Home Wiki > SDB:Disaster Recovery
Sign up | Login

SDB:Disaster Recovery

tagline: From openSUSE


Contents

[edit] Situation

You like to be prepared so that if your system got destroyed you can recreate it as much as possible as it was before regardless what exactly was destroyed, from messed up software or configuration up to broken hardware.

[edit] Basics

In this particular case "disaster recovery" means to recreate the basic operating system (i.e. what you had initially installed from an openSUSE or SUSE Linux Enterprise install medium).

The basic operating system can be recreated on the same hardware or on compatible replacement hardware so that "bare metal recovery" is possible.

In particular special third party applications (e.g. a third party database system which often requires special actions to get it installed and set up) must usually be recreated in an additional separate step.

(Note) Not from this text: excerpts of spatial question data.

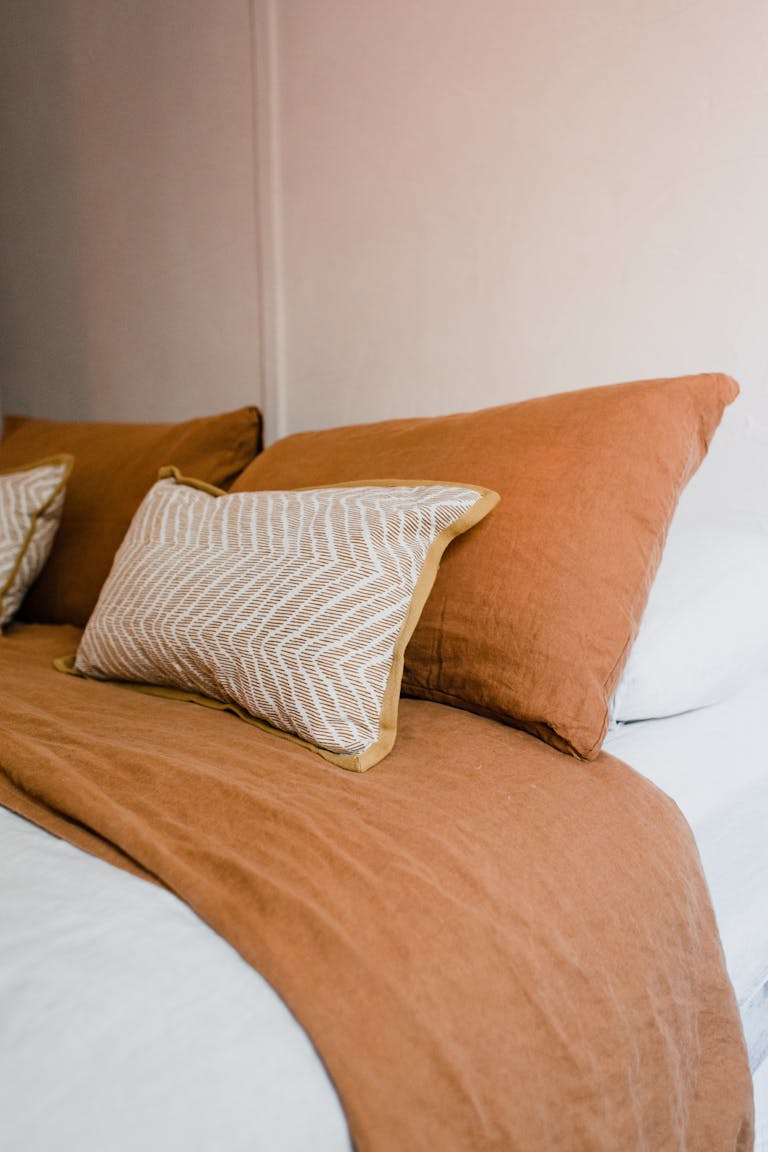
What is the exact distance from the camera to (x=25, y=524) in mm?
1626

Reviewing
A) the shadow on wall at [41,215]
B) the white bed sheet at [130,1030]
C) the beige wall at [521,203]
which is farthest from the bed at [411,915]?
the shadow on wall at [41,215]

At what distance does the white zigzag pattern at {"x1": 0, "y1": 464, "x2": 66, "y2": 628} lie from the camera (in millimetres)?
1608

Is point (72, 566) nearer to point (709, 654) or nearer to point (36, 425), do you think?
point (36, 425)

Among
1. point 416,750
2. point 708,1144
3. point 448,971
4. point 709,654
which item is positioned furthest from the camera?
point 709,654

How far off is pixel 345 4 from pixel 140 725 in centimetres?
164

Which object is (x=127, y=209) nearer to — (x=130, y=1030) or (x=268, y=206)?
(x=268, y=206)

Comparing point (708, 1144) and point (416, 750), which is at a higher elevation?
point (416, 750)

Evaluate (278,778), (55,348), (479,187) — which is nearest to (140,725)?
(278,778)

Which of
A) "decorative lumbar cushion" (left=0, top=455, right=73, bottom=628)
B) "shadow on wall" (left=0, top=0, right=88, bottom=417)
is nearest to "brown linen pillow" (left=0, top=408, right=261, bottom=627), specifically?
"decorative lumbar cushion" (left=0, top=455, right=73, bottom=628)

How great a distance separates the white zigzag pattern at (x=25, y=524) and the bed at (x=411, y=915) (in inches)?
21.2

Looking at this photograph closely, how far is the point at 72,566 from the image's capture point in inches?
68.0

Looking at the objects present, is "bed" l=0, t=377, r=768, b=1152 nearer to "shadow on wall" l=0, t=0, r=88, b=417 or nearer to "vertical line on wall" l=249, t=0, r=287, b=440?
"vertical line on wall" l=249, t=0, r=287, b=440

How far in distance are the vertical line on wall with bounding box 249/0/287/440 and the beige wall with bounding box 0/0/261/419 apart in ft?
0.15

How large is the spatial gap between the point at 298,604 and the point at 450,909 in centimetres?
39
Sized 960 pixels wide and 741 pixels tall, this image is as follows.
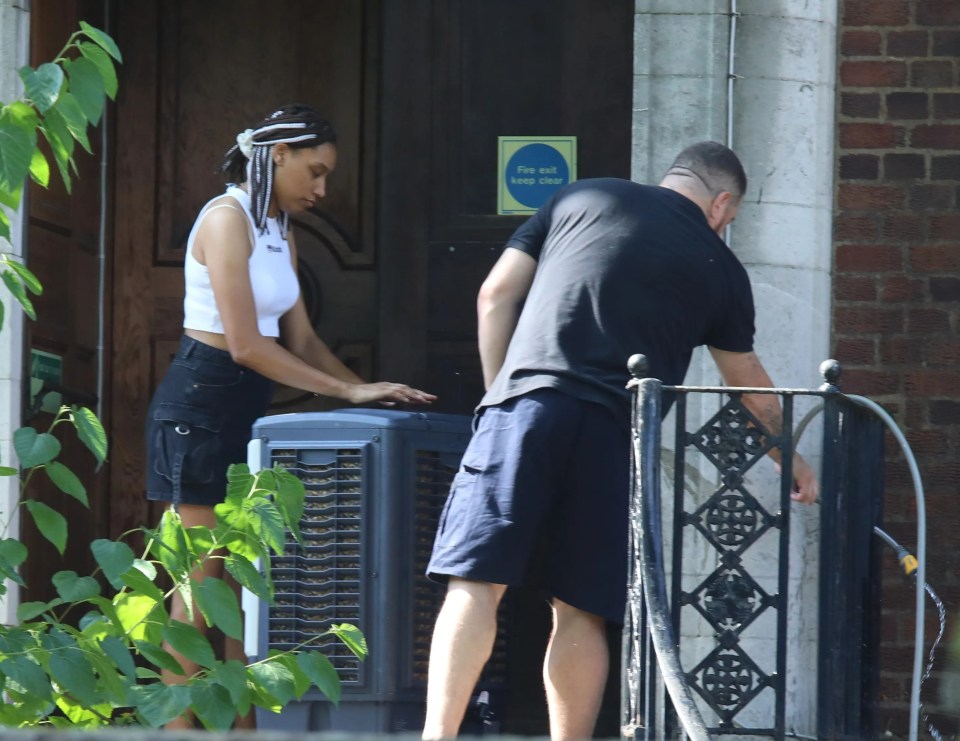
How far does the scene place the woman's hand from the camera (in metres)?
Answer: 4.98

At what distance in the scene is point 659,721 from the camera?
13.6 ft

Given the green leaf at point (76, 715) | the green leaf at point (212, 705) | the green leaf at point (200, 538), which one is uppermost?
the green leaf at point (200, 538)

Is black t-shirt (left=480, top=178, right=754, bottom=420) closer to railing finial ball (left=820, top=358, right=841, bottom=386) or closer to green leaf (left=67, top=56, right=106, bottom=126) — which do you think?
railing finial ball (left=820, top=358, right=841, bottom=386)

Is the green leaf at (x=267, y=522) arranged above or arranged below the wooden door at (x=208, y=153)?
below

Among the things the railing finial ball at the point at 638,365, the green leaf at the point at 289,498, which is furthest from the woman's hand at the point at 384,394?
the railing finial ball at the point at 638,365

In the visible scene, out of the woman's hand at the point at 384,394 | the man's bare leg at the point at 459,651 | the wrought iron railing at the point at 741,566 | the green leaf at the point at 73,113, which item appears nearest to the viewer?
Result: the green leaf at the point at 73,113

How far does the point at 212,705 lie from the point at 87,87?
1.32 meters

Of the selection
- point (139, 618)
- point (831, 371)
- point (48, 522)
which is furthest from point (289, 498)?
Answer: point (831, 371)

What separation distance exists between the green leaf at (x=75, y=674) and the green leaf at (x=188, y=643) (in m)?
0.21

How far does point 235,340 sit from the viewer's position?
487 centimetres

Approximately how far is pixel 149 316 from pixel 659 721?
10.0 ft

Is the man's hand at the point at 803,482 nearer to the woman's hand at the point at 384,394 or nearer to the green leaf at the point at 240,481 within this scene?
the woman's hand at the point at 384,394

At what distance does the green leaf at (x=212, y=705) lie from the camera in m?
3.52

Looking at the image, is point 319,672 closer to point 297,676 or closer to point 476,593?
point 297,676
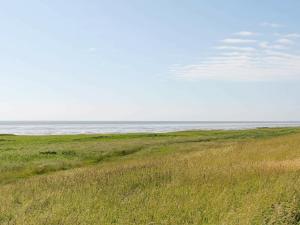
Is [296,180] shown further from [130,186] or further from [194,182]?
[130,186]

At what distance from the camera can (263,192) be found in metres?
11.4

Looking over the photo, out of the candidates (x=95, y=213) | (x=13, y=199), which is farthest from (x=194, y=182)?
(x=13, y=199)

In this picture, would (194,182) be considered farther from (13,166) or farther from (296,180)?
(13,166)

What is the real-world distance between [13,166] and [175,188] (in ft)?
60.5

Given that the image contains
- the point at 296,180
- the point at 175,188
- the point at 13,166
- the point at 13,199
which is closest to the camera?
the point at 296,180

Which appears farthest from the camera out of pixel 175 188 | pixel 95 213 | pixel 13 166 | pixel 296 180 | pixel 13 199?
pixel 13 166

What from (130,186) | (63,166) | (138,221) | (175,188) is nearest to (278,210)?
(138,221)

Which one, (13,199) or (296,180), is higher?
(296,180)

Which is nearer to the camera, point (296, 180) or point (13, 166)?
point (296, 180)

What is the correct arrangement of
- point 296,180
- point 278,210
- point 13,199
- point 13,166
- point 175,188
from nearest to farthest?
1. point 278,210
2. point 296,180
3. point 175,188
4. point 13,199
5. point 13,166

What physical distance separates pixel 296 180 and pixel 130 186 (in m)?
5.50

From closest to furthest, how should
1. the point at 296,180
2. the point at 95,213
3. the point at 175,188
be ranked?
the point at 95,213, the point at 296,180, the point at 175,188

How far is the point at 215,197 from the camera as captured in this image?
11578 millimetres

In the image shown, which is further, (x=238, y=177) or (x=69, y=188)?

[edit] While your system is up and running

  1. Create a backup of all your files
  2. Create a bootable recovery medium for your system
  3. Have replacement hardware available
  4. Verify that it works to recreate your system on your replacement hardware

[edit] After your system was destroyed

  1. If needed: Replace broken hardware with your replacement hardware
  2. Recreate your system with your recovery medium plus your backup

[edit] Inappropriate expectations

Words like "just", "simple", "easy" are inappropriate for disaster recovery.

  • Disaster recovery is not "easy".
  • Disaster recovery is not "simple".
  • There is no such thing as a disaster recovery solution that "just works".

[edit] Disaster recovery does not just work

Even if you created the recovery medium without an error or warning, there is no guarantee that it will work in your particular case to recreate your system with your recovery medium.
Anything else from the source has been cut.